35 Ellsberg’s now much more elaborate positive analysis hinges on the formal structure guaranteed by Koopman’s and Good’s research on partially ordered probabilistic beliefs and constitutes the link with authors such as Levi (Citation1980) and Gärdenfors and Sahlin (Citation1982), who have worked on the philosophical background of representations of degrees of belief through a set of probability distributions.
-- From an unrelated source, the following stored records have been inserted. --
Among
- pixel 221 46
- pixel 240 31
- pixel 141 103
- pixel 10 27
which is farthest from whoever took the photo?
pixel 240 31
36 Ellsberg’s suggestion for a comprehensive decision rule is intended to accommodate a wide variety of rational behaviour attributable to individuals who deliberately violate Savage’s axioms. Using the same notation of footnote 30, Ellsberg suggests now that a decision-maker should choose the action x associated with the highest value of the index ρE(x) + (1-ρ)[αmax(x) + (1-α)min(x)], where the best guess distribution is weighted with a mixture of max and min of outcomes with respect to optimism α (ranging from 0 to 1), as in Hurwicz (Citation1951). It is worth noting that even this rule has been axiomatized in contemporary literature, as α-Maxmin of EU (Ghirardato et al. Citation2004).
37 Ellsberg (Citation2001 [1962], 229) uses a similar argument against Raiffa, arguing that the way he offered the opportunity to choose mixed strategies in his replications of the urn examples banished ambiguity, in fact producing “crucially different” experiments from the ones he had suggested in his 1961 article.